John Richards, a D.J. at KEXP, a Seattle station that continues to thrive.Credit...Ruth Fremson/The New York Times

SEATTLE — Internet radio was supposed to squash small FM music stations like KEXP. Someone forget to tell that to KEXP, the little station that has helped start the careers of big music acts like the Lumineers and Macklemore and Ryan Lewis.

Last week John Richards, the morning D.J. at KEXP, walked through the station’s gleaming new headquarters not far from the Space Needle. It is a $15 million project intended to further the station’s evolution into a brick-and-mortar music programmer for the Internet age.

As workers put the finishing touches on the soaring public performance space near the building’s entrance, Mr. Richards pointed to a corner that will eventually have a cafe and another that will house a record store. A large soundproof window provided an aquarium-like view into the booth that Mr. Richards and other D.J.s will begin broadcasting from next month.

“It’s like ‘Star Trek’ in here,” Mr. Richards said, inspecting the electronic consoles, microphones and computer displays inside the booth.

Music fans live in a time of plenty, when nearly every song for any musical taste can be listened to in an instant over the Internet, from Spotify, Pandora and dozens of other sources. Satellite and commercial radio crowd the airwaves with further options for discovering new music and listening to the old.

_Given problem 1_:
Based on the article about KEXP, say yes or no to each statement and quote the words that decide it: (a) The station's new headquarters is a $15 million project. (b) John Richards is the evening D.J. at KEXP. (c) D.J.s will start broadcasting from the new booth next month.
_Given problem 2_:
Reproduce the part of the article about KEXP starting at "John Richards, a" and ending at "the Internet age.".
The lines after this come from a different source.

_Available data_:

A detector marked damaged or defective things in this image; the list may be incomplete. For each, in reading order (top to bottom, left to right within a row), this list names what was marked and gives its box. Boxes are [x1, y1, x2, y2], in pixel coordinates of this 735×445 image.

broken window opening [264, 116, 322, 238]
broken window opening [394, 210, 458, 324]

_Correct answer 1_:
(a) Yes: "It is a $15 million project"
(b) No: "John Richards, the morning D.J. at KEXP"
(c) Yes: "will begin broadcasting from next month"

_Correct answer 2_:
John Richards, a D.J. at KEXP, a Seattle station that continues to thrive.Credit...Ruth Fremson/The New York Times

SEATTLE — Internet radio was supposed to squash small FM music stations like KEXP. Someone forget to tell that to KEXP, the little station that has helped start the careers of big music acts like the Lumineers and Macklemore and Ryan Lewis.

Last week John Richards, the morning D.J. at KEXP, walked through the station’s gleaming new headquarters not far from the Space Needle. It is a $15 million project intended to further the station’s evolution into a brick-and-mortar music programmer for the Internet age.